Source data
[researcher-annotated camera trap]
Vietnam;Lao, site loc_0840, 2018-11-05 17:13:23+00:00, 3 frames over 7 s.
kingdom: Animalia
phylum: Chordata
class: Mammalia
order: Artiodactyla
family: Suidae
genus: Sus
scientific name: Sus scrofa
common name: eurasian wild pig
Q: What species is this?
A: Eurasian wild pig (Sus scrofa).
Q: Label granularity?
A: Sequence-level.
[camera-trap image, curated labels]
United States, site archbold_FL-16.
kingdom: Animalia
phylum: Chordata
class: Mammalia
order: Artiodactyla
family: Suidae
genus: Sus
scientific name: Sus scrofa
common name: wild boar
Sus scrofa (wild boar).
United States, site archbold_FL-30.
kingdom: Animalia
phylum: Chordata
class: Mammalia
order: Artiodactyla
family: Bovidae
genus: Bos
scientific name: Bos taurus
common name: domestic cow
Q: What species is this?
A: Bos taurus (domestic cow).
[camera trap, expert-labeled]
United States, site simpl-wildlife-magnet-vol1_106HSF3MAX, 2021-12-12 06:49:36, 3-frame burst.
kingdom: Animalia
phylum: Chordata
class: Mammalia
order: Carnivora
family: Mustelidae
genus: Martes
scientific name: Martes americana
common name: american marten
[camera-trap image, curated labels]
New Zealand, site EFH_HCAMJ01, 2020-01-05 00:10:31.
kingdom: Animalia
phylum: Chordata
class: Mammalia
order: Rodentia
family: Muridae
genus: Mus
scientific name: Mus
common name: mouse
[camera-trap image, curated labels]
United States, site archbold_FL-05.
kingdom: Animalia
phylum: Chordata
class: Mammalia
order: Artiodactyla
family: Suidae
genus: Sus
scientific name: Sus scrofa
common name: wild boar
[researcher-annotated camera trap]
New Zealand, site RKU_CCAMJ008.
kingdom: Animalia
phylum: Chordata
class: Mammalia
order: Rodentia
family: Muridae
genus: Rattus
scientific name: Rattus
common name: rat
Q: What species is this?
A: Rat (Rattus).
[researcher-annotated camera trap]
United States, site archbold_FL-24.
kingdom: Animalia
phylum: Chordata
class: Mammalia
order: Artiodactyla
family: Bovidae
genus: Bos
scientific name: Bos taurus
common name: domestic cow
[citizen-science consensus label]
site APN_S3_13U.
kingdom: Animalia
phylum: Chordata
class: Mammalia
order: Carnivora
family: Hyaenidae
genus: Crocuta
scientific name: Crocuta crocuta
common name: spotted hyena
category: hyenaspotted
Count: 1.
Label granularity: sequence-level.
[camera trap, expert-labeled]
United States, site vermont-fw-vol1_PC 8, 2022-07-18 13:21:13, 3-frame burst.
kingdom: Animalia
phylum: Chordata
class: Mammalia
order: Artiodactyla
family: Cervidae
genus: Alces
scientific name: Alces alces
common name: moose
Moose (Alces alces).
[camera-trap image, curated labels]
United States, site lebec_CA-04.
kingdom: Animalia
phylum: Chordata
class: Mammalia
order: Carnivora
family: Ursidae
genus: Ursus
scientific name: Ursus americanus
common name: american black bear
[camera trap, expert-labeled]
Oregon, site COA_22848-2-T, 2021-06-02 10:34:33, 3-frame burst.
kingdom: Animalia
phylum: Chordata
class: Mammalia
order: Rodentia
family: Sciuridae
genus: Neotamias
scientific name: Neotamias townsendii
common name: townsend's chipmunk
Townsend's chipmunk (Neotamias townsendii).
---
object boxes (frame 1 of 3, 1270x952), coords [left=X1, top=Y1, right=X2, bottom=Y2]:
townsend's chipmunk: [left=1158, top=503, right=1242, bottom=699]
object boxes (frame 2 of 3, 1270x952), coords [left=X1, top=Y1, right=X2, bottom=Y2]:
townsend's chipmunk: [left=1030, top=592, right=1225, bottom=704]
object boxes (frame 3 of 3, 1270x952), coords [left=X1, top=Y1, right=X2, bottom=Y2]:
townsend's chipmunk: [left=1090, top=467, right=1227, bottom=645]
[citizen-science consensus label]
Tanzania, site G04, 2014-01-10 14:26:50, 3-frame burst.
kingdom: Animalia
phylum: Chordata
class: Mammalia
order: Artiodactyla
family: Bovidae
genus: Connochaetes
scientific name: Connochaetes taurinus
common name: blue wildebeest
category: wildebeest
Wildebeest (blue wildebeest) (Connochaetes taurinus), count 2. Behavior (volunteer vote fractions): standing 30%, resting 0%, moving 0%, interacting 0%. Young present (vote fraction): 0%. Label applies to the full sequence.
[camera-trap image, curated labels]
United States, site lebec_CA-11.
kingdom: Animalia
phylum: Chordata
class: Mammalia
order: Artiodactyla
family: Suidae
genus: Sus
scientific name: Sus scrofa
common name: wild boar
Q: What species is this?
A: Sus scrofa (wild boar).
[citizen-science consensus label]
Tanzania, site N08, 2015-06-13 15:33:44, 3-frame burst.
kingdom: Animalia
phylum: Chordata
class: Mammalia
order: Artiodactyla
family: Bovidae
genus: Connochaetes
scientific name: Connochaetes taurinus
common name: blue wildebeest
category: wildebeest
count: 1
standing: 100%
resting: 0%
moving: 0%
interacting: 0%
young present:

Exercise prompt
Return every line above exactly.

The completed task
[researcher-annotated camera trap]
Vietnam;Lao, site loc_0840, 2018-11-05 17:13:23+00:00, 3 frames over 7 s.
kingdom: Animalia
phylum: Chordata
class: Mammalia
order: Artiodactyla
family: Suidae
genus: Sus
scientific name: Sus scrofa
common name: eurasian wild pig
Q: What species is this?
A: Eurasian wild pig (Sus scrofa).
Q: Label granularity?
A: Sequence-level.
[camera-trap image, curated labels]
United States, site archbold_FL-16.
kingdom: Animalia
phylum: Chordata
class: Mammalia
order: Artiodactyla
family: Suidae
genus: Sus
scientific name: Sus scrofa
common name: wild boar
Sus scrofa (wild boar).
United States, site archbold_FL-30.
kingdom: Animalia
phylum: Chordata
class: Mammalia
order: Artiodactyla
family: Bovidae
genus: Bos
scientific name: Bos taurus
common name: domestic cow
Q: What species is this?
A: Bos taurus (domestic cow).
[camera trap, expert-labeled]
United States, site simpl-wildlife-magnet-vol1_106HSF3MAX, 2021-12-12 06:49:36, 3-frame burst.
kingdom: Animalia
phylum: Chordata
class: Mammalia
order: Carnivora
family: Mustelidae
genus: Martes
scientific name: Martes americana
common name: american marten
[camera-trap image, curated labels]
New Zealand, site EFH_HCAMJ01, 2020-01-05 00:10:31.
kingdom: Animalia
phylum: Chordata
class: Mammalia
order: Rodentia
family: Muridae
genus: Mus
scientific name: Mus
common name: mouse
[camera-trap image, curated labels]
United States, site archbold_FL-05.
kingdom: Animalia
phylum: Chordata
class: Mammalia
order: Artiodactyla
family: Suidae
genus: Sus
scientific name: Sus scrofa
common name: wild boar
[researcher-annotated camera trap]
New Zealand, site RKU_CCAMJ008.
kingdom: Animalia
phylum: Chordata
class: Mammalia
order: Rodentia
family: Muridae
genus: Rattus
scientific name: Rattus
common name: rat
Q: What species is this?
A: Rat (Rattus).
[researcher-annotated camera trap]
United States, site archbold_FL-24.
kingdom: Animalia
phylum: Chordata
class: Mammalia
order: Artiodactyla
family: Bovidae
genus: Bos
scientific name: Bos taurus
common name: domestic cow
[citizen-science consensus label]
site APN_S3_13U.
kingdom: Animalia
phylum: Chordata
class: Mammalia
order: Carnivora
family: Hyaenidae
genus: Crocuta
scientific name: Crocuta crocuta
common name: spotted hyena
category: hyenaspotted
Count: 1.
Label granularity: sequence-level.
[camera trap, expert-labeled]
United States, site vermont-fw-vol1_PC 8, 2022-07-18 13:21:13, 3-frame burst.
kingdom: Animalia
phylum: Chordata
class: Mammalia
order: Artiodactyla
family: Cervidae
genus: Alces
scientific name: Alces alces
common name: moose
Moose (Alces alces).
[camera-trap image, curated labels]
United States, site lebec_CA-04.
kingdom: Animalia
phylum: Chordata
class: Mammalia
order: Carnivora
family: Ursidae
genus: Ursus
scientific name: Ursus americanus
common name: american black bear
[camera trap, expert-labeled]
Oregon, site COA_22848-2-T, 2021-06-02 10:34:33, 3-frame burst.
kingdom: Animalia
phylum: Chordata
class: Mammalia
order: Rodentia
family: Sciuridae
genus: Neotamias
scientific name: Neotamias townsendii
common name: townsend's chipmunk
Townsend's chipmunk (Neotamias townsendii).
---
object boxes (frame 1 of 3, 1270x952), coords [left=X1, top=Y1, right=X2, bottom=Y2]:
townsend's chipmunk: [left=1158, top=503, right=1242, bottom=699]
object boxes (frame 2 of 3, 1270x952), coords [left=X1, top=Y1, right=X2, bottom=Y2]:
townsend's chipmunk: [left=1030, top=592, right=1225, bottom=704]
object boxes (frame 3 of 3, 1270x952), coords [left=X1, top=Y1, right=X2, bottom=Y2]:
townsend's chipmunk: [left=1090, top=467, right=1227, bottom=645]
[citizen-science consensus label]
Tanzania, site G04, 2014-01-10 14:26:50, 3-frame burst.
kingdom: Animalia
phylum: Chordata
class: Mammalia
order: Artiodactyla
family: Bovidae
genus: Connochaetes
scientific name: Connochaetes taurinus
common name: blue wildebeest
category: wildebeest
Wildebeest (blue wildebeest) (Connochaetes taurinus), count 2. Behavior (volunteer vote fractions): standing 30%, resting 0%, moving 0%, interacting 0%. Young present (vote fraction): 0%. Label applies to the full sequence.
[camera-trap image, curated labels]
United States, site lebec_CA-11.
kingdom: Animalia
phylum: Chordata
class: Mammalia
order: Artiodactyla
family: Suidae
genus: Sus
scientific name: Sus scrofa
common name: wild boar
Q: What species is this?
A: Sus scrofa (wild boar).
[citizen-science consensus label]
Tanzania, site N08, 2015-06-13 15:33:44, 3-frame burst.
kingdom: Animalia
phylum: Chordata
class: Mammalia
order: Artiodactyla
family: Bovidae
genus: Connochaetes
scientific name: Connochaetes taurinus
common name: blue wildebeest
category: wildebeest
count: 1
standing: 100%
resting: 0%
moving: 0%
interacting: 0%
young present:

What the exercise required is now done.